Dal primo libro dei Maccabei         9, 1-22


    Demetrio seppe che era morto Nicanore ed era stato distrutto il suo esercito in combattimento e decise di mandare di nuovo Bacchide e Alcimo in Giudea e l'ala destra dell'esercito con loro. Seguirono la via di Gàlgala e si accamparono sopra Mesalot in Arbela; la occuparono prima e vi fecero morire molti uomini. Nel primo mese dell'anno centocinquantadue posero il campo contro Gerusalemme. Poi lo tolsero e si portarono a Berea con ventimila uomini e duemila cavalli. Giuda era accampato in Elasa con tremila uomini scelti. Quando videro la massa di un esercito così numeroso, ne rimasero sgomentati e molti si dileguarono dal campo e non rimasero che ottocento uomini.

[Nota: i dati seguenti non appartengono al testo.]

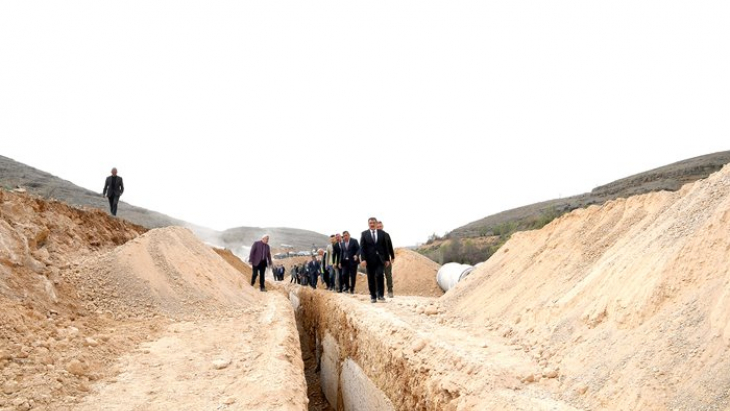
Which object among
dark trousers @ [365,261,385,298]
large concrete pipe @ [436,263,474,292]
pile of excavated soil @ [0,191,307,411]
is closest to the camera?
pile of excavated soil @ [0,191,307,411]

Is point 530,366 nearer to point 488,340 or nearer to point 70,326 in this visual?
point 488,340

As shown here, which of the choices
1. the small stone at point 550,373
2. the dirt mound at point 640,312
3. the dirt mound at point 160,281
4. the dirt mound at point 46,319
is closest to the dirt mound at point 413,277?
the dirt mound at point 160,281

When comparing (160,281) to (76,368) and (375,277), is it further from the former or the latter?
(76,368)

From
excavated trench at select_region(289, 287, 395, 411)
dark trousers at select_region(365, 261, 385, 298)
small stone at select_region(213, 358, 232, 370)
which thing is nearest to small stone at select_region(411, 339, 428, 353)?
excavated trench at select_region(289, 287, 395, 411)

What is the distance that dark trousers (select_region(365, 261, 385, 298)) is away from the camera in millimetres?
10387

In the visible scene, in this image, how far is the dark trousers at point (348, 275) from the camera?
46.4 ft

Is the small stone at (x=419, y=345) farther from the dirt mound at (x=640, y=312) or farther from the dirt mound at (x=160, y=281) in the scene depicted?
the dirt mound at (x=160, y=281)

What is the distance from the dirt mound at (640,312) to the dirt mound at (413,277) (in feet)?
38.0

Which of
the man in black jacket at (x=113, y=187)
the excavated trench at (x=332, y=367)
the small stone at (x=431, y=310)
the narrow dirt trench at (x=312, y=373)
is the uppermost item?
the man in black jacket at (x=113, y=187)

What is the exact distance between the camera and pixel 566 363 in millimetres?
4324

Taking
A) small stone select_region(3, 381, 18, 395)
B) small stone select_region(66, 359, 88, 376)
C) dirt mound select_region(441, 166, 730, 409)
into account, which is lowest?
small stone select_region(66, 359, 88, 376)

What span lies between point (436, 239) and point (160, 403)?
40.3m

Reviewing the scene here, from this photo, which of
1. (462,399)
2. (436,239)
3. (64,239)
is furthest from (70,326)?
(436,239)

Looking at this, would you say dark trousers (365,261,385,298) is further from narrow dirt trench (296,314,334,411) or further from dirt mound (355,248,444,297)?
dirt mound (355,248,444,297)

  Giuda vide che il suo esercito si disgregava mentre la battaglia incalzava; si sentì venire meno il cuore, perché non aveva possibilità di radunare i suoi, e tutto affranto disse ai superstiti: «Alziamoci e andiamo contro i nostri avversari, se mai possiamo debellarli». Ma lo dissuadevano dicendo: «Non riusciremo ora se non a mettere in salvo noi stessi, ma torneremo poi con i nostri fratelli e combatteremo; da soli siamo troppo pochi». Giuda disse: «Non sia mai che facciamo una cosa simile, fuggire da loro; se è giunta la nostra ora, moriamo da eroi per i nostri fratelli e non lasciamo ombra alla nostra gloria». L'esercito nemico uscì dal campo schierandosi contro i Giudei: la cavalleria si divise in due ali e i frombolieri e gli arcieri precedevano lo schieramento; i più validi erano in prima fila e Bacchide stava all'ala destra. La falange si mosse avanzando ai due lati e al suono delle trombe; anche dalla parte di Giuda si diede fiato alle trombe. 

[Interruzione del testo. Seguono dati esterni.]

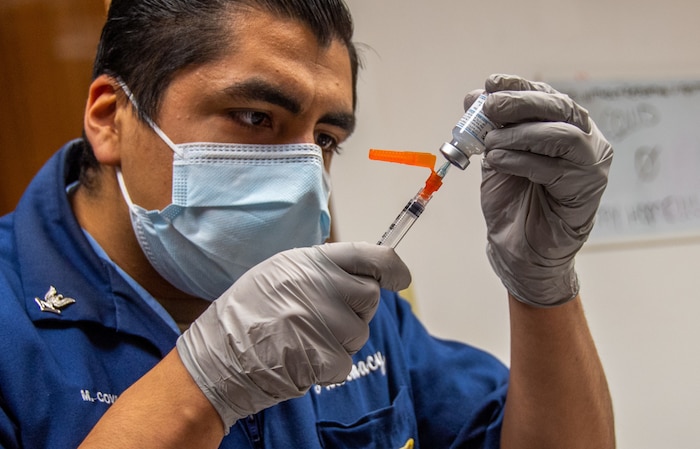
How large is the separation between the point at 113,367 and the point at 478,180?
1.17 meters

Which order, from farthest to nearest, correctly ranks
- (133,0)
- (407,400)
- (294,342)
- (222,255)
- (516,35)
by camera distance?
(516,35)
(407,400)
(133,0)
(222,255)
(294,342)

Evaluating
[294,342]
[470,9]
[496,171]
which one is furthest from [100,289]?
[470,9]

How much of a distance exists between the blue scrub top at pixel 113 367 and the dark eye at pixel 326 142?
37 cm

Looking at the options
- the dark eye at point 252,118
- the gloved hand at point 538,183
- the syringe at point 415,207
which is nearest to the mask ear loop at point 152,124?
the dark eye at point 252,118

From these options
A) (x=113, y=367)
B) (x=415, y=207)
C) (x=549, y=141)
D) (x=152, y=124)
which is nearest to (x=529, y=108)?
(x=549, y=141)

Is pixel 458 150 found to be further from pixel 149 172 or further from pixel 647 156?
pixel 647 156

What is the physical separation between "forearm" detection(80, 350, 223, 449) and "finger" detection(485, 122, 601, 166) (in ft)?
1.70

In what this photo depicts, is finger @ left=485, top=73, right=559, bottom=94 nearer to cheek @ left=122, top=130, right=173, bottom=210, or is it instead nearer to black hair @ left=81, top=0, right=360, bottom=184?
black hair @ left=81, top=0, right=360, bottom=184

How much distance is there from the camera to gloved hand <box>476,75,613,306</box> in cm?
77

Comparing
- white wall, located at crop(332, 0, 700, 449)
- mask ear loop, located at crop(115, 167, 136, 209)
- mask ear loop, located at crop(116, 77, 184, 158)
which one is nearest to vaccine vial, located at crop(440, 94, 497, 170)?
mask ear loop, located at crop(116, 77, 184, 158)

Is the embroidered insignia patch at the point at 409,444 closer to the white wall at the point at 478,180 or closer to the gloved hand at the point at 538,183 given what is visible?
the gloved hand at the point at 538,183

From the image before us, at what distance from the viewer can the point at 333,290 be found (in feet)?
2.56

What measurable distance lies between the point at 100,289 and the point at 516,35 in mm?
1422

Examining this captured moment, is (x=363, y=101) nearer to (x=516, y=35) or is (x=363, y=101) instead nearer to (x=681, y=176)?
(x=516, y=35)
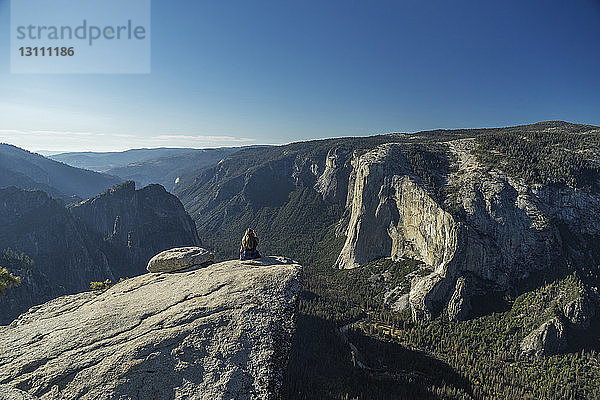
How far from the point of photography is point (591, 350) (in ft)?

  La terra fu scossa dal fragore degli eserciti; si scatenò la battaglia che durò dal mattino fino a sera. Giuda notò che Bacchide e la parte più forte dell'esercito era a destra: allora si unirono a lui tutti i più coraggiosi e fu travolta l'ala destra dal loro urto ed egli l'inseguì fino al monte di Asdod. Ma quelli dell'ala sinistra, vedendo che era stata sconfitta l'ala destra, si volsero sugli stessi passi di Giuda e dei suoi uomini assalendoli alle spalle. Così si accese la battaglia e caddero feriti a morte molti da una parte e dall'altra; cadde anche Giuda e gli altri fuggirono.

    Gionata e Simone raccolsero Giuda loro fratello e lo seppellirono nel sepolcro dei suoi padri in Modin. Tutto Israele lo pianse: furono in gran lutto e fecero lamenti per molti giorni, esclamando: «Come è caduto l'eroe che salvava Israele?». Il resto delle imprese di Giuda e delle sue battaglie, degli eroismi di cui diede prova e dei suoi titoli di gloria non è stato scritto, perché troppo grande era il loro numero.